Very interesting Nickc - exactly answers my questions.
Any idea what causing the hesitancy within the Afro-Caribbean communities?
HMRC knew nothing about it until the Chief Exec got a call from the Treasury telling him to watch Sunak’s announcement on the telly in half an hour.
One of the vanishingly few instances of a government IT roll-out going very well indeed. Frontline staff had to download the software on the Monday the scheme went live and 'it just worked'. (The teething issues were very few and mostly cured by, switch it off and switch it back on again).
I do have a customer who works big tax fraud cases and his is pretty confident that lots of chancers are going to feel the pain…
HMRC are recruiting and promoting like there's no tomorrow. I suspect a lot of folk are going to be dismayed come late 2022. Mrs Sandwich is currently doing weekly interviews as a freshly promoted SO. HMRC also seem to have a lot of very keen folk work for them who like puzzles and tracing where the money came from.
I think nickc covers the main issues really well. There was an excellent series of articles on the BBC website by a doctor in Bradford through much of 2020, and he raised all of these issues.
And then that urgent investigation just seemed to stall, and then it didn’t seem to be reported about at all, and then it just dropped off the agenda entirely.
I seem to recall that further reports suggested poverty was a bigger factor than ethnicity, though sadly more BAME people live in poverty so the two are linked. I certainly noticed that a nearby, less affluent local council area had higher rates than ours, and compliance with pandemic rules was noticeably lower when I had to go there, and both areas are predominantly white - heartland of the former BNP.
I'm technically based at our Leicester office, and a lot of my colleagues are from the BAME community there, which was badly hit. I'm still very uncomfortable finding the right wording to discuss that aspect of the pandemic and possible reasons why the BAME community were badly hit, but my colleagues are happy to sling mud at the behaviour of other BAME groups in a way I simply wouldn't dare, even if I had evidence to support the statements.

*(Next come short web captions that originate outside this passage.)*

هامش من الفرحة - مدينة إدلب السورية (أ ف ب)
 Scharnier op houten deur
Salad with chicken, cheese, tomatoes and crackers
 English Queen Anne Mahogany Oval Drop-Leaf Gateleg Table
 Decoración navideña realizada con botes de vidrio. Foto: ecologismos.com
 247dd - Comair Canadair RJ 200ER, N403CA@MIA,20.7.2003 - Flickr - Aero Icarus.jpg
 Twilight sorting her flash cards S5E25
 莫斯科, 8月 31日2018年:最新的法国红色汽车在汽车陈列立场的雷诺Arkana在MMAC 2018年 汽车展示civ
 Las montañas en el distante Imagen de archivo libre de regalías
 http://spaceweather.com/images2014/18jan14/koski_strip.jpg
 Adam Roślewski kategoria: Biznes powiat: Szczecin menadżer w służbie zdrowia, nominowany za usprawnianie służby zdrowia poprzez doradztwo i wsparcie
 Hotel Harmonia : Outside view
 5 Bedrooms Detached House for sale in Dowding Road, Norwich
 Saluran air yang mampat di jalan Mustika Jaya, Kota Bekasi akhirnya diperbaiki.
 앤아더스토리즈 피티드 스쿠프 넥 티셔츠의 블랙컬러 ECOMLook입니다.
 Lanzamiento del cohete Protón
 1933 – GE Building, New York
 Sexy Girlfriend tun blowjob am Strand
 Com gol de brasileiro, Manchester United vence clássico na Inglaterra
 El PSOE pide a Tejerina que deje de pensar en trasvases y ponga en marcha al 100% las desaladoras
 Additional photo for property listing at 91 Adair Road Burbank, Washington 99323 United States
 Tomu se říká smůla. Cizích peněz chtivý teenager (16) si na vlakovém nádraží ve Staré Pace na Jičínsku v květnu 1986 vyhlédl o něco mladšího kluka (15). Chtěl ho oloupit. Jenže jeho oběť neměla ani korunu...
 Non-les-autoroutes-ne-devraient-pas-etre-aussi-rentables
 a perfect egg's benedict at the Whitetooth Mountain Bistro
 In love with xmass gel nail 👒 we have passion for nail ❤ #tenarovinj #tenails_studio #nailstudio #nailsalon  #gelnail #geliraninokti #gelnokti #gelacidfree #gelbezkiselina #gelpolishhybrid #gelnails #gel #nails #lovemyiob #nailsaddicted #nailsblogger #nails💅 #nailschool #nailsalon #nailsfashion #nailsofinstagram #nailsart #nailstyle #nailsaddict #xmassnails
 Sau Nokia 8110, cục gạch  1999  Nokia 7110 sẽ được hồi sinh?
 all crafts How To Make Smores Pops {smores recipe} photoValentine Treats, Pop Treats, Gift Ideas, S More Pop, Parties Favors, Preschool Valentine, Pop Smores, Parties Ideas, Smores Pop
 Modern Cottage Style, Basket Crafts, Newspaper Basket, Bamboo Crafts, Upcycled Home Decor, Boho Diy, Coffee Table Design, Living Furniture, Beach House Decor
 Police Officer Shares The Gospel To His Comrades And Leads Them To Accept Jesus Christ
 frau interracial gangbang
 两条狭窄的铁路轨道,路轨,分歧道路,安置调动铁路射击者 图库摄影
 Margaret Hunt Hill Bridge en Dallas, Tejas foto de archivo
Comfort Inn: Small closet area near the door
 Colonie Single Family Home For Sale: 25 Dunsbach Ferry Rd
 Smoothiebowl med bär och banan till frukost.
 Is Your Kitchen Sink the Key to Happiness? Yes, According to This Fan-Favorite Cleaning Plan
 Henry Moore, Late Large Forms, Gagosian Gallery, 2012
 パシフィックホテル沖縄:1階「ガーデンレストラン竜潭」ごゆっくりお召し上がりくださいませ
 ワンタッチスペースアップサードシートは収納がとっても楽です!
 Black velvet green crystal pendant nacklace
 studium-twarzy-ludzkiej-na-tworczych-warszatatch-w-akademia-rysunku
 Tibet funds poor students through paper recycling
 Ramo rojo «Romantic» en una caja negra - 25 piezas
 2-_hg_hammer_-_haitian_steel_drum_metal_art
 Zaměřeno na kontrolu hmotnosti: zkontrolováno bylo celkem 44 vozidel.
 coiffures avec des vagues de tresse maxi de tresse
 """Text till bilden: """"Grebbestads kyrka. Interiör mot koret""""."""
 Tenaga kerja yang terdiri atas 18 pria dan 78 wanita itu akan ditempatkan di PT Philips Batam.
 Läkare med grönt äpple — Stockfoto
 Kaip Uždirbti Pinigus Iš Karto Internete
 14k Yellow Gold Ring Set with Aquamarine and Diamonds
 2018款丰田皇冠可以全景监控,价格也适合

genuinely no idea @batfink. We have a strong afro-Caribbean community here in my patch of south Manc. We've been on a local radio talk show hosted by a couple of afro-Caribbean DJs with a phone in and a studio chat about it, we set up a couple of vaccine booths in the local community centre, advertised it way in advance, and no-one came. The community centre manager said to us that he'd never seen the place so empty.
They really seem hesitant for reasons none of us can fathom out. It really stands out in the stats as well.
HMRC are recruiting and promoting like there’s no tomorrow. I suspect a lot of folk are going to be dismayed come late 2022. Mrs Sandwich is currently doing weekly interviews as a freshly promoted SO. HMRC also seem to have a lot of very keen folk work for them who like puzzles and tracing where the money came from.
A lot of colleagues who were on the Covid support teams last year are now on teams going back over the compliance checks. Trust first, check second and all that.
They really seem hesitant for reasons none of us can fathom out. It really stands out in the stats as well.
Stop referring to their hairstyles Nick and they might feel more confident!!
Yeah a quick Google search reveals that vaccine uptake among the African Carribbean community is indeed shockingly high. I knew that it was higher but I didn't realise that it was that high. Surely education/information is the only solution?
Surely education/information is the only solution?
Yes. Spot on. We're trying as a practice and as a PCN, but we're not having much success. If I look at our own stats were at about 77-78% of white British and slightly lower (71%) ****stani/Bangladeshi and Indians fully vaccinated. Chinese around 39% (not many pts at our practice, but heavy concentrations in the city centre) and Afro-Caribbean at about 45% . Speaking with an old boy yesterday I just got a blank "No" no ifs or buts, no considering the options, just a vehement "no" There must be a way in that we've not found but everything we've tried so far as met with limited success, but we'll keep at it
Speaking with an old boy yesterday I just got a blank “No” no ifs or buts, no considering the options, just a vehement “no”
Well it sounds as if he felt very strongly about it, did you not ask him why no?
People who feel very strongly about something often want to share their views.
this is the top rated comment on bbc "Government to make doctor work face to face report"
Excellent, the unavailability of GPs is absolutely shocking. You practically have to beg the receptionists to even speak to a doctor let alone get an appointment, sadly some people aren't forceful enough to fight their case and go undiagnosed.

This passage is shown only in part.